Nearly a week after the other major wireless carriers vowed to stop selling customers location-data, Sprint has decided to do the same.
Sprint has announced that it will also stop selling customer location-data. According to a Sprint spokesperson, the company decided to stop its arrangements with data aggregators last year. However it also “assessed that the negative impacts to customers for services like roadside assistance and bank fraud alerts/protection that would result required a different approach. This led to Sprint taking a different approach. It now has more “stringent safeguards to help protect customer location data.” But due to recent events, it has decided to end the arrangements with data aggregators entirely.
Joining, AT&T, T-Mobile and Verizon, now all of the major carriers in the US have agreed to stop selling location-data to other companies. This of course, comes after a bombshell investigation from Motherboard that showed how easy it was to track someone’s phone, and how quickly that information can fall into the wrong hands. This got a lot of people’s attention. AT&T, T-Mobile and Verizon all ended their relationships with data aggregators almost instantly. Though Sprint was quiet for nearly a week before we heard a peep out of them.
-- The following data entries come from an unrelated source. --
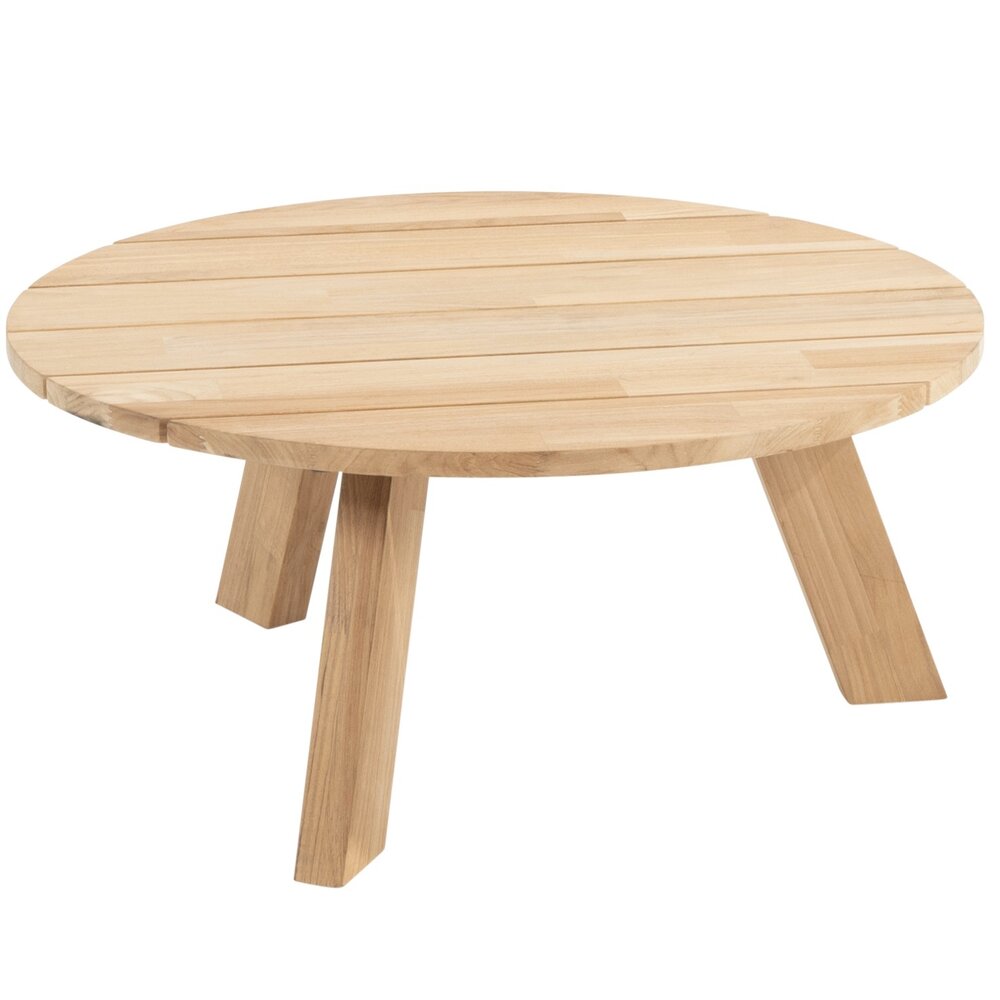 4 Seasons Outdoor Cosmic lounge tuintafel 78x35 cm rond teak 4 Seasons Outdoor 4 Seasons Outdoor Cosmic lounge tuintafel 78x35 cm rond teak 4 Seasons Outdoor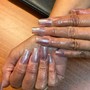 Hard Gel Full Set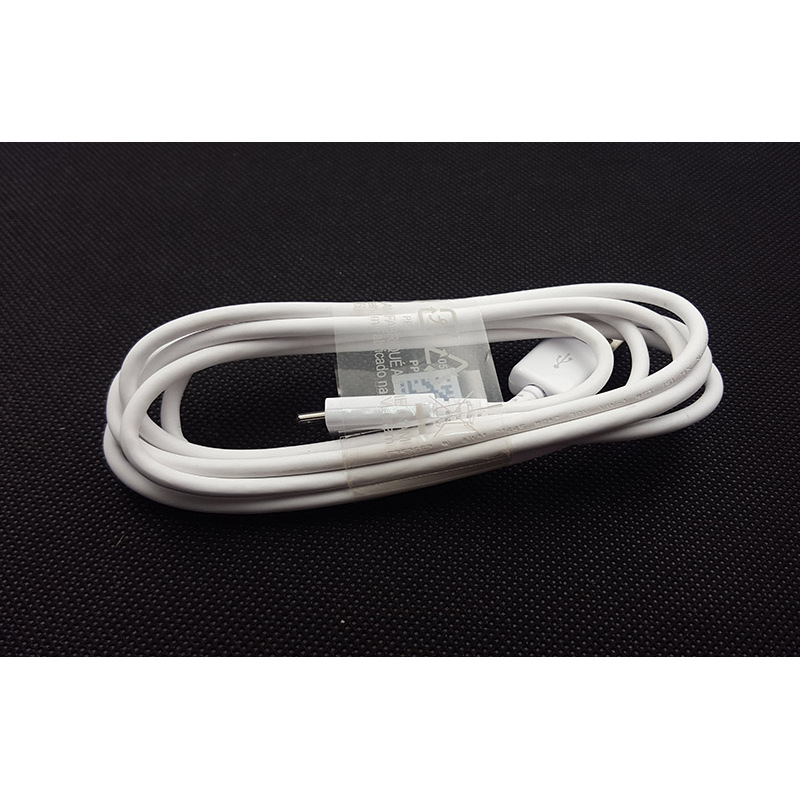 cáp sạc samsung galaxy s9 / cáp USB Type C  ( màu trắng )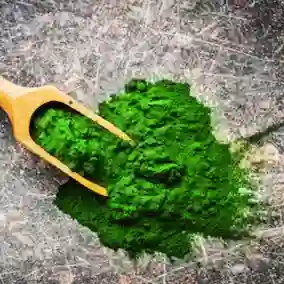 pure-chlorella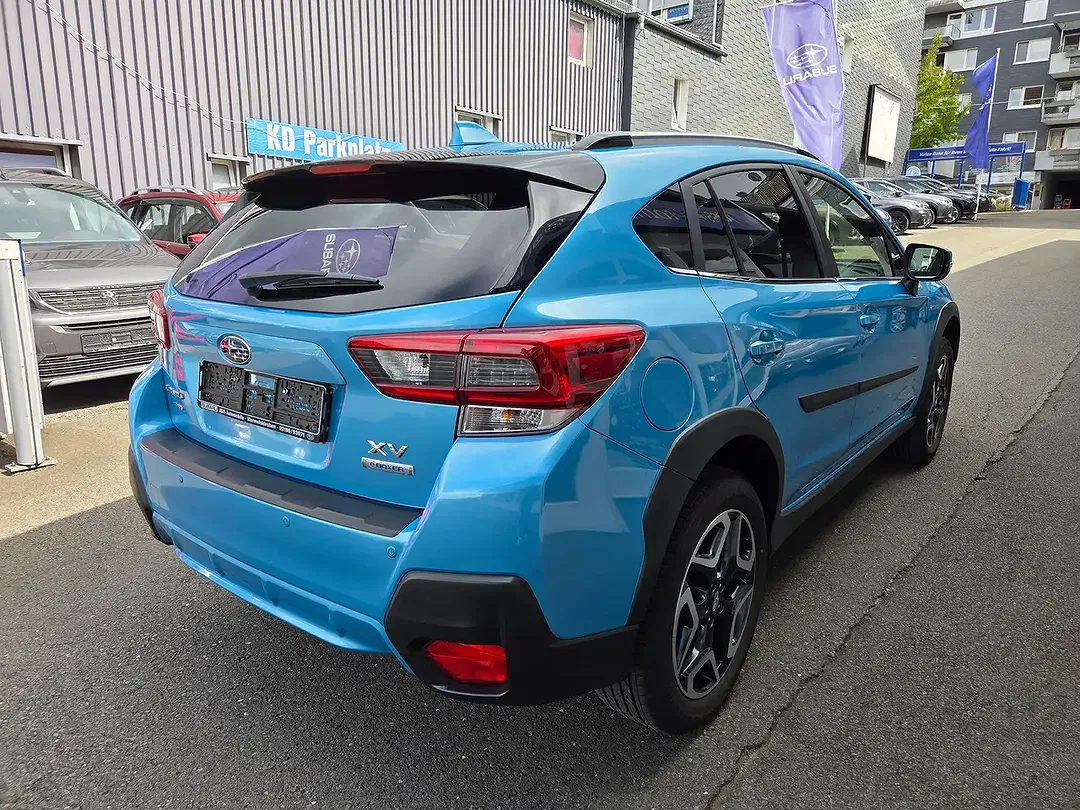 Subaru XV - Thumbnail 5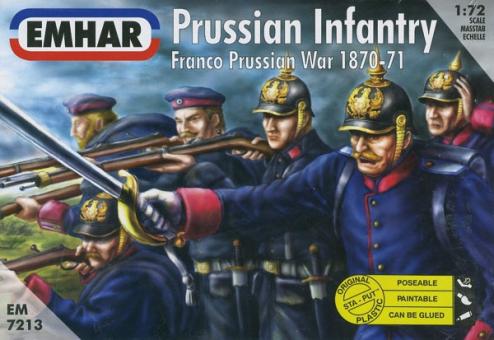 Preußische Infanterie 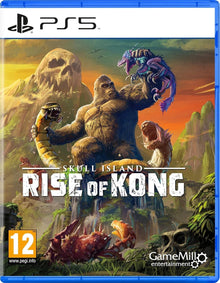 Skull Island Rise of Kong PS5 - Usato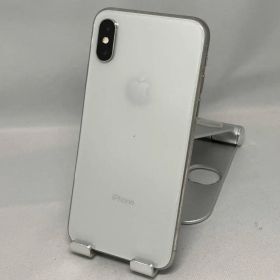 SoftBank 【SIMロックなし】NTE12J/A iPhone XS 256GB シルバー SoftBank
This location-data actually serves a purpose for carriers, who would need to share this data with outside companies for things like roadside assistance and bank fraud alerts. These are services that these carriers have offered for years. But because the carriers don’t offer this service themselves, and offer them through other companies – or aggregators – the data is essentially sold to them. This led to carriers defending the practice in the past. And it is also why they are not ending the relationships immediately, and giving a March deadline. To ensure that it won’t affect any products that it currently sells.
This investigation showed everyone how carriers had very little respect for our privacy, and the fact that there is no regulation involved either. The only regulation for carriers and selling data, is the fact that they cannot sell it to law enforcement. But everything else is off limits. And once a company sells it to another, what happens after that is no longer their fault. Which leads to a much larger issue for everyone involved.
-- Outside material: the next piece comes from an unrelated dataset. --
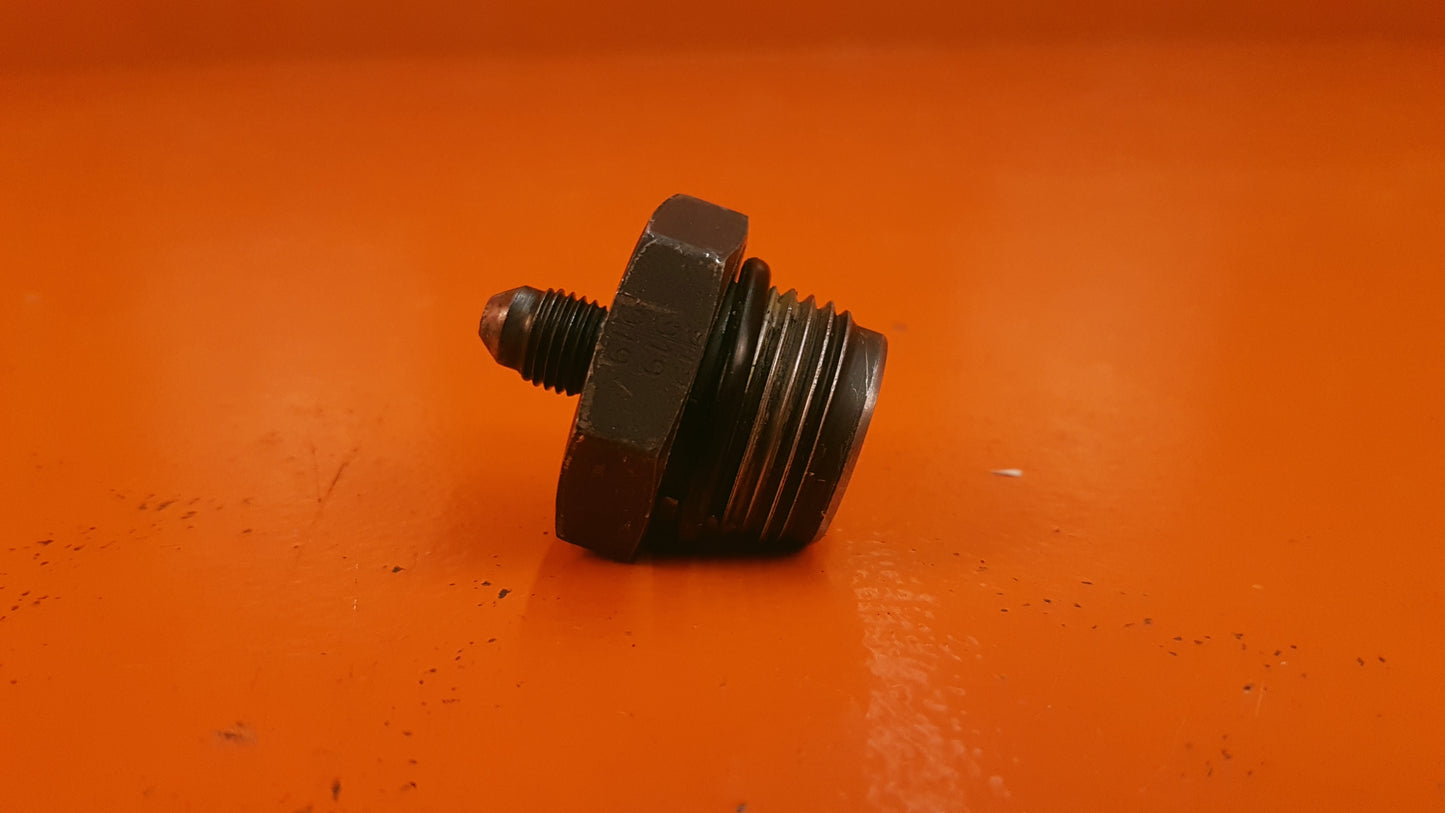 AN919-16 Oil Pressure Line Flared Tube Reducer Union
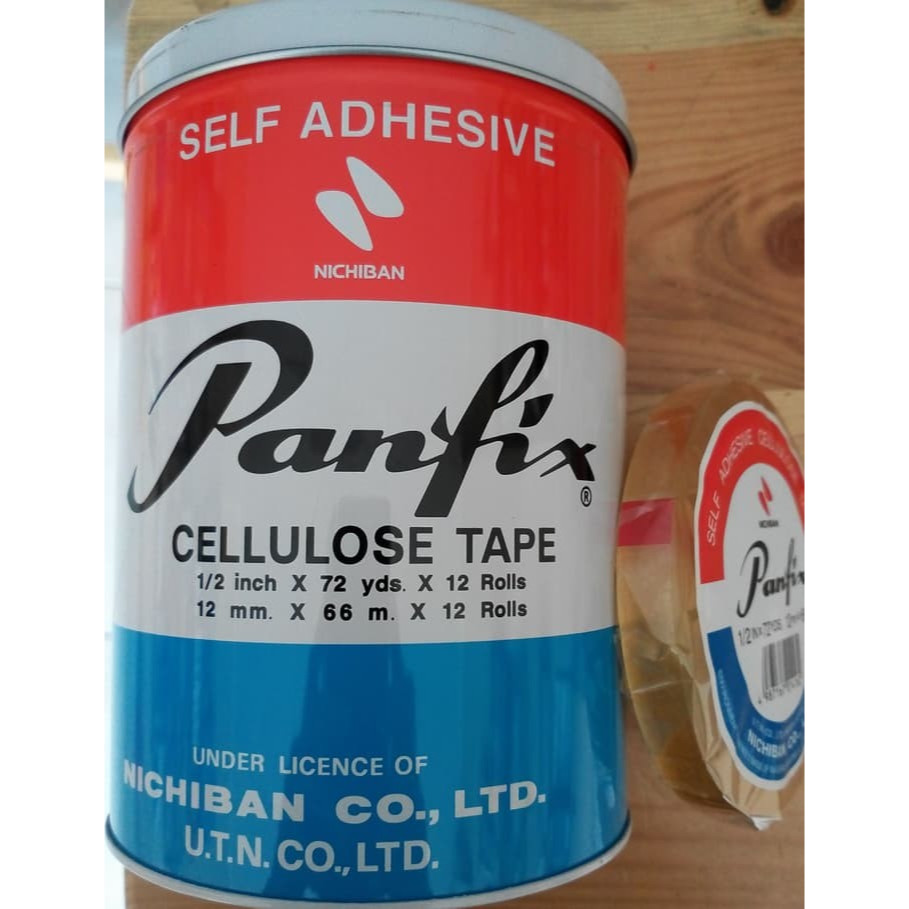

ISOLATIF PANFIX 1/2X72 YARD-PCS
Congress also sought to get involved, and demanded that FCC chairman, Ajit Pai make an appearance in front of the Committee of Energy and Commerce, in an “emergency briefing” to brief members of the House of Representatives, on how carriers are able to sell customers location-data without any blowback. Pai declined the briefing, stating that he could not come due to the government shutdown – even though he is still working and is not furloughed.
It appears that the wireless carriers are much more interested in protecting consumer’s data, following this investigation, than the FCC who is overseeing what these carriers do. Though this is not new for Chairman Pai, who has sought to undo everything done under the Obama administration, as well as rolling back a ton of regulation. So it’s really no surprise here.